America’s Third Reconstruction also parallels and echoes the Second. We usually consider the years between 1954 and 1968 as the Civil Rights Movement’s (CRM) Heroic Period. Or at least I have argued this for the last 20 years. This period between the Brown SCOTUS desegregation
decision and MLK’s assassination unfolds with a cinematic intensity.
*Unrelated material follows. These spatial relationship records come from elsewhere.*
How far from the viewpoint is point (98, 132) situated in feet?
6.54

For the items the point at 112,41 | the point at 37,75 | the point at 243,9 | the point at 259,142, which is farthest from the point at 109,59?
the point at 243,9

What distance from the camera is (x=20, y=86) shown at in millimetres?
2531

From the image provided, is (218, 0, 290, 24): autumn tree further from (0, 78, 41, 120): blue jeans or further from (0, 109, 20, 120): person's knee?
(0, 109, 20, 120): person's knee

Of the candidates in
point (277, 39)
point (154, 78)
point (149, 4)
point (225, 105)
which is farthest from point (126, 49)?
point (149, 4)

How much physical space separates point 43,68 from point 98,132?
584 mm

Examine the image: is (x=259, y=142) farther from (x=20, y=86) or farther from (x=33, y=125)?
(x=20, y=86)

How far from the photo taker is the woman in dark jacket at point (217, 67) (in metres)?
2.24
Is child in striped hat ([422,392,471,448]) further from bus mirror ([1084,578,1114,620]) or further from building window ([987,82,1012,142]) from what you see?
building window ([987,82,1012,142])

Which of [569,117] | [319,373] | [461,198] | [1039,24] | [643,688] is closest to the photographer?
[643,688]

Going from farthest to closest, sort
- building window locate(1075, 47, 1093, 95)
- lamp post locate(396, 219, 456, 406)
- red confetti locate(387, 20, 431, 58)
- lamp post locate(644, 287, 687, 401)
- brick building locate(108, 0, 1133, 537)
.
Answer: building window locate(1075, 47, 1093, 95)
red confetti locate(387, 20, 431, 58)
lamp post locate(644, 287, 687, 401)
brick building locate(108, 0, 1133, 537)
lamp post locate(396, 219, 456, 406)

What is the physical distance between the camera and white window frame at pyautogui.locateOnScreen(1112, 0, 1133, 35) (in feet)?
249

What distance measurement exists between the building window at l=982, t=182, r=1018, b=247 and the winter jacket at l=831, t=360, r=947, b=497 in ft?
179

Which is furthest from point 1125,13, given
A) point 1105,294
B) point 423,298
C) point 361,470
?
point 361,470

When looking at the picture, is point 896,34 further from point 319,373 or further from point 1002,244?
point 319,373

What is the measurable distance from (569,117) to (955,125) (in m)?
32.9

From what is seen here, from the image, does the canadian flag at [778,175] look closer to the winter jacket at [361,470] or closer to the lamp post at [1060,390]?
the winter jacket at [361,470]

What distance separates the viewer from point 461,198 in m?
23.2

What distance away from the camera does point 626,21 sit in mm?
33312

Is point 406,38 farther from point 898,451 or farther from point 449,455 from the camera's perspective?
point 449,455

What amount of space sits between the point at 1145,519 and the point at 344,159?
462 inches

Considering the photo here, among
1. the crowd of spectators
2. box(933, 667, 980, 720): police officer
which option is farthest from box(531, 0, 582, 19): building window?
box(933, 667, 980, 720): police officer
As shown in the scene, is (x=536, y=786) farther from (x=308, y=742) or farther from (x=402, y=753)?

Emmett Till, Rosa Parks, Montgomery Bus Boycott, Little Rock Central HS Crisis, Greensboro, NC sit-ins and creation of SNCC, Freedom Rides, Ole Miss, Birmingham, The Fire Next Time, Medgar Evers Assassination,
March on Washington, 16th Street Baptist Church, MX Message to the Grassroots, JFK Assassination, Freedom Summer, Civil Rights Act, Selma, Voting Rights Act, Great Society, Black Power, urban rebellions, racial backlash and more have become the standard way of viewing this era.
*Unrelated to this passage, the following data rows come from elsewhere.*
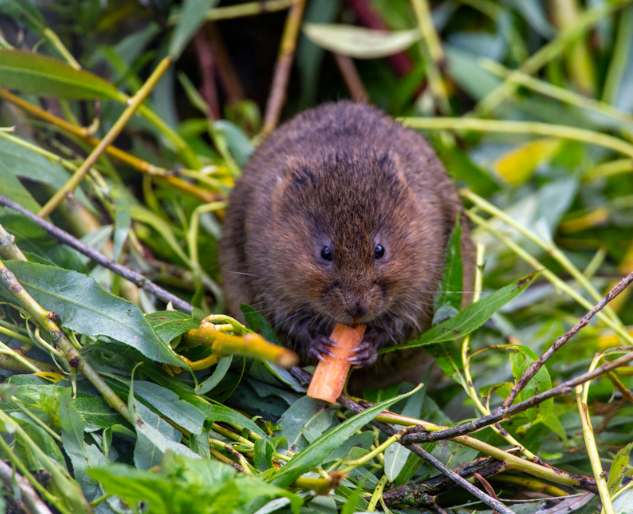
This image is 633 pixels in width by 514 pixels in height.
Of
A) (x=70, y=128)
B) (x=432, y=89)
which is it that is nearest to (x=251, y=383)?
(x=70, y=128)

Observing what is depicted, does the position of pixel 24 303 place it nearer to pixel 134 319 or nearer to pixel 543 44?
pixel 134 319

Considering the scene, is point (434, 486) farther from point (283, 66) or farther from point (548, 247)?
point (283, 66)

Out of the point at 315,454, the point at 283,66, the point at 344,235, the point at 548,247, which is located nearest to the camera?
the point at 315,454

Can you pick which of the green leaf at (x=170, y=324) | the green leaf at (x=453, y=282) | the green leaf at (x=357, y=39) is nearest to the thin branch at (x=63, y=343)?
the green leaf at (x=170, y=324)

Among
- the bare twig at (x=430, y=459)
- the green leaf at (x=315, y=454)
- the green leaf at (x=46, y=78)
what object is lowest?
the bare twig at (x=430, y=459)

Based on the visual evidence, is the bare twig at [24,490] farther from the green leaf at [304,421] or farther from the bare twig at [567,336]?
the bare twig at [567,336]

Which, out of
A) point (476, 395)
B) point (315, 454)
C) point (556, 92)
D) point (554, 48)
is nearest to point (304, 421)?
point (315, 454)
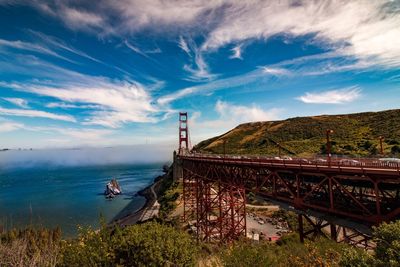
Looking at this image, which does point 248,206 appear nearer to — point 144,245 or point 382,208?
point 382,208

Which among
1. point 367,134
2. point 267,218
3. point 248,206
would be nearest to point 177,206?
point 248,206

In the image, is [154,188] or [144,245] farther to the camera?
[154,188]

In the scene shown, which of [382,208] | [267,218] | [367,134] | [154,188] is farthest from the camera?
[154,188]

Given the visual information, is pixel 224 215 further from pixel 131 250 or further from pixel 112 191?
pixel 112 191

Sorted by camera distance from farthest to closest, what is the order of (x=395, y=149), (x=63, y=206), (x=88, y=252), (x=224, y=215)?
(x=63, y=206) → (x=395, y=149) → (x=224, y=215) → (x=88, y=252)

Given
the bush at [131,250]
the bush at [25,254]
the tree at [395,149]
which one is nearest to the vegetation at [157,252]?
the bush at [131,250]

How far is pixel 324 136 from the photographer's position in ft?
307

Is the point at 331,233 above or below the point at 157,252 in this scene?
below

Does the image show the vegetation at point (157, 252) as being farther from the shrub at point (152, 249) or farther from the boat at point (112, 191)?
the boat at point (112, 191)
But we should reframe and reimagining the chronology, historical actors, and intent and ambitions of this period. America’s Second Reconstruction was actually rooted in the Freedom Dreams borne out of the Great Depression, anti-colonialism at home and abroad, Double V Campaign
that tried to reimagine democracy, citizenship, dignity, and human rights on a global scale. Much of the progress we saw in the 1960s seemed closer to being achieved during the 1940s, which Black radicals connected to a panoramic tradition of political activism rooted in the
Black church, socialism, Marxism, liberal integration, nationalism, feminism, and anti-colonial and anti-imperialist organizations, groups, and activism, organized movements to disrupt White Supremacy domestically and internationally. The activism of Ella Baker, WEB DuBois, Paul
Robeson, Claudia Jones, Vicki Garvin, and so many others paved the way for #MLK #MX and the generation of lore familiar civil rights/Black Power leaders and icons. These radical internationalists charged the US with human rights violations at home and abroad, challenged the
growing and destructive belief in an American Exceptionalism rooted in Big Lies based on Black dehumanization and willful amnesia about the cost of racial slavery in the past and present, and utilized labor, religious, educational, artistic, civic, agricultural, and social tools
to organize, cajole, threaten, harass, and force a national policy and political epiphany around Black citizenship and dignity. Cold War liberalism jailed, incarcerated, deported, bankrupted, and murdered and scapegoated these heroes. So by the time we get to the more familiar
cast of church leaders, those who Malcolm X accused to being too busy singing when they should have been swinging, we have obscured so much of this larger history. We do this to our detriment becoming doomed to repeating the same mistakes, with increasingly disastrous results.